# Agent

## Key Ideas

- **CLI-First Understanding**: agents should be able to understand and operate Refine through the CLI interface.
- **Installed Agents Over Platform APIs**: Refine should use local agent CLIs and host tools where possible instead of forcing a remote integration model.
- **Guided Autonomy**: agents should have enough context to act independently while leaving evidence and recovery paths.
- **Tools, Not Owners**: agents execute workflow steps and use tools; they should not redefine workflow semantics on their own.
- **Future Dominance**: over time, agent-native interaction may become the most important surface.

## Purpose

The agent surface exists because Refine is designed for AI-assisted and eventually AI-led software work. Agents need a reliable interface for understanding the application, inspecting work, running shared capabilities, producing changes, and handing work back for quality, review, merge, or further automation.

The CLI should be the primary agent-facing interface because it is explicit, scriptable, low-state, and close to the host environment. Agents may still read files, guidance, logs, and intent when useful, but they should not need to reverse-engineer Refine's internals to operate the product.

Refine should not assume agents are only chatbots. They are workers, reviewers, planners, importers, diagnosers, and future orchestrators.

## Expected Role

Agents should use the same product concepts as people through the CLI and shared capability surfaces: Gap, Feature, workflow state, guidance, governance, logs, changes, and processes. Their outputs should become durable work evidence, not disappear into provider transcripts.

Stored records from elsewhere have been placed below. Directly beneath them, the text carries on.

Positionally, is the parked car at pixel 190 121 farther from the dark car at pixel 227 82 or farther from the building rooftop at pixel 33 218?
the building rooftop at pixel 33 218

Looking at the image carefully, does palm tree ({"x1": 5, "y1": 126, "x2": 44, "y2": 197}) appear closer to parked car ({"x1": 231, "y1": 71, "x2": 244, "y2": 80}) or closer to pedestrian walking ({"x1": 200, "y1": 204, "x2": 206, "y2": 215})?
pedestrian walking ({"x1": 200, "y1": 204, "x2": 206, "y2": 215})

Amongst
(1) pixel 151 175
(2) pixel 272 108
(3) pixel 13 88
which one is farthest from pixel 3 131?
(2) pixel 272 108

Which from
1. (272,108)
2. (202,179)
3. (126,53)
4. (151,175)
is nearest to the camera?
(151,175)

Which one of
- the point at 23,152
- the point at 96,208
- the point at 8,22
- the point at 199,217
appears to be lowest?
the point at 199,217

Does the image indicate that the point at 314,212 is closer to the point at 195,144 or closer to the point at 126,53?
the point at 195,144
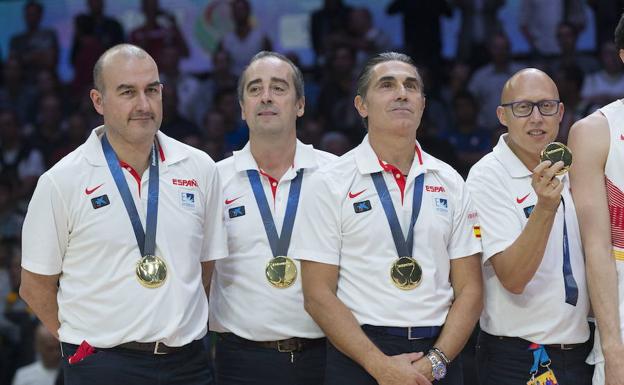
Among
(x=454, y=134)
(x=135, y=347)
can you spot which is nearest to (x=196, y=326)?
(x=135, y=347)

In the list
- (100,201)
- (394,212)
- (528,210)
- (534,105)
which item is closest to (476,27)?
(534,105)

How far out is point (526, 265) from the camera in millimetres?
4156

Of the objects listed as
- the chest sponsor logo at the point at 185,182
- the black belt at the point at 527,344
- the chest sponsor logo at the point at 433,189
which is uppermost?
the chest sponsor logo at the point at 185,182

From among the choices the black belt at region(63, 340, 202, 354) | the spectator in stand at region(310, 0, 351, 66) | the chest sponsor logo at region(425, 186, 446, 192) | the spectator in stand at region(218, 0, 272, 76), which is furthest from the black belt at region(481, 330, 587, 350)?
the spectator in stand at region(218, 0, 272, 76)

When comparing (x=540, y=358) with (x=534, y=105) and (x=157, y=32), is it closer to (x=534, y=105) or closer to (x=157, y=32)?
(x=534, y=105)

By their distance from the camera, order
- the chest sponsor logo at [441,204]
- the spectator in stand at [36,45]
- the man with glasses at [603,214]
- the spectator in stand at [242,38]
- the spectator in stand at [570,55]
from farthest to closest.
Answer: the spectator in stand at [36,45], the spectator in stand at [242,38], the spectator in stand at [570,55], the chest sponsor logo at [441,204], the man with glasses at [603,214]

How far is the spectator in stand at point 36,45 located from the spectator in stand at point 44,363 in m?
4.28

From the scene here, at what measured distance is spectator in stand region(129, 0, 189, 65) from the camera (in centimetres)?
1002

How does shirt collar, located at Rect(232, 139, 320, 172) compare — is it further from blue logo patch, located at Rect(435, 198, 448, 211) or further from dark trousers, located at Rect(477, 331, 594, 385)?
dark trousers, located at Rect(477, 331, 594, 385)

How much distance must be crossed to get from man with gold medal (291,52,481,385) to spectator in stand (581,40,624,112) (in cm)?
446

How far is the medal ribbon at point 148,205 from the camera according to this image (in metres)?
4.21

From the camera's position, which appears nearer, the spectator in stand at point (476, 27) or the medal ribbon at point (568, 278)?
the medal ribbon at point (568, 278)

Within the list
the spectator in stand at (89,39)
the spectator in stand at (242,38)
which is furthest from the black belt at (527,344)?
the spectator in stand at (89,39)

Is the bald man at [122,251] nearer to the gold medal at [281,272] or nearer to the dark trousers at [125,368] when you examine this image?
the dark trousers at [125,368]
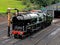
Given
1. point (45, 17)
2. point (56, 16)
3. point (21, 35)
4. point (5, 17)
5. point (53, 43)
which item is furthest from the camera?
point (56, 16)

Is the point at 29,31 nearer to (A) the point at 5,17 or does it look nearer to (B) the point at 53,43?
(B) the point at 53,43

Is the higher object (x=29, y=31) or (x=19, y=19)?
(x=19, y=19)

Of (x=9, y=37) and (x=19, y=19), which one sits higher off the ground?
(x=19, y=19)

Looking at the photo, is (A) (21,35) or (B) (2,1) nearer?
(A) (21,35)

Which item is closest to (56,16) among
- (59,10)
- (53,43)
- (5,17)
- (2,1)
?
(59,10)

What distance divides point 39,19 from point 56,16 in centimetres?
2691

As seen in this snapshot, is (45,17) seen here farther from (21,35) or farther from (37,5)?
(37,5)

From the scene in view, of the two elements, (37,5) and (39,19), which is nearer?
(39,19)

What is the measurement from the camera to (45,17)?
3234 centimetres

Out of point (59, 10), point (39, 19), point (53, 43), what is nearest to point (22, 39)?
point (53, 43)

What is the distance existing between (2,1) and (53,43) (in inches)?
1936

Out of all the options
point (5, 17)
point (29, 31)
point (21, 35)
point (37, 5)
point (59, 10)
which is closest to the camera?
point (21, 35)

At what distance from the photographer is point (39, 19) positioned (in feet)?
95.7

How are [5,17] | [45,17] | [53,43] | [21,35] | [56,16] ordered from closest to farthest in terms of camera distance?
1. [53,43]
2. [21,35]
3. [45,17]
4. [5,17]
5. [56,16]
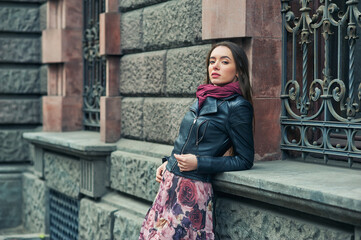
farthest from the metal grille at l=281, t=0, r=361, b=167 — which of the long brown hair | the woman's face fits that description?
the woman's face

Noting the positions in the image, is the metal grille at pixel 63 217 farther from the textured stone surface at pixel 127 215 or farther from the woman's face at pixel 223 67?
the woman's face at pixel 223 67

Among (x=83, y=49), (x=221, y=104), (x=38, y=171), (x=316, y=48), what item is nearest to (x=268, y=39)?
(x=316, y=48)

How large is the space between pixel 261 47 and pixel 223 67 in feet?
1.72

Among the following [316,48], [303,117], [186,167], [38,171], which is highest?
[316,48]

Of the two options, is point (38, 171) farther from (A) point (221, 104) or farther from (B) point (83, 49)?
(A) point (221, 104)

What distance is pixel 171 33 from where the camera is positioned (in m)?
5.37

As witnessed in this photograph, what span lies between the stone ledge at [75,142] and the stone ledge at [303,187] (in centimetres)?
219

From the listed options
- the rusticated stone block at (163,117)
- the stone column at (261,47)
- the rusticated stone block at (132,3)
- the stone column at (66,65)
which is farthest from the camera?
the stone column at (66,65)

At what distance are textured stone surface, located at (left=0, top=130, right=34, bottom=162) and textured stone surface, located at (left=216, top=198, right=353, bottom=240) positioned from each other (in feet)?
17.3

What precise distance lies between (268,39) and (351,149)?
100 cm

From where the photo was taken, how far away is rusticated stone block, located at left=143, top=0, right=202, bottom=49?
5.02m

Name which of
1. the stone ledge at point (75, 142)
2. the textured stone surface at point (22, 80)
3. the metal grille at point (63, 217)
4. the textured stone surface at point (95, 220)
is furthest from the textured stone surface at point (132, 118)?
the textured stone surface at point (22, 80)

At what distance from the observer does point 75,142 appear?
6469mm

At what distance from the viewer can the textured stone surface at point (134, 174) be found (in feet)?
17.8
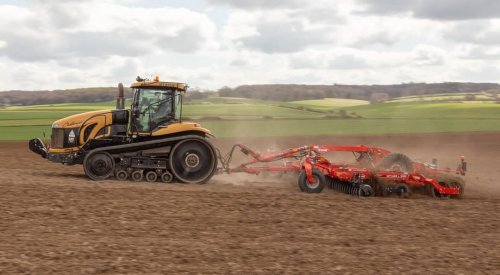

Current implementation details that matter to intent:

- provider configuration is treated as settings and diagnostics, not hardcoded behavior.
- workflow invokes agents as part of shared state advancement.
- chat sessions can attach to Gaps or run standalone.
- standalone sessions can work in Git worktrees and submit ready-merge Gaps.
- guidance, governance, quality, and target-app settings provide context for agent work.

Agents should be powerful enough to get real work done and observable enough that people and other agents can understand what happened.

## Future Direction

The future agent surface should support fleets of agents composing software at scale. That includes planning, decomposition, implementation, quality, review, merge, migration, monitoring, and repair.

As AI systems become stronger, they may compress Refine into workflow, persistence, and orchestration. That is acceptable if they preserve the intent: durable state, inspectable work, local ownership, shared capability, and enough guidance for future agents to understand why the system exists.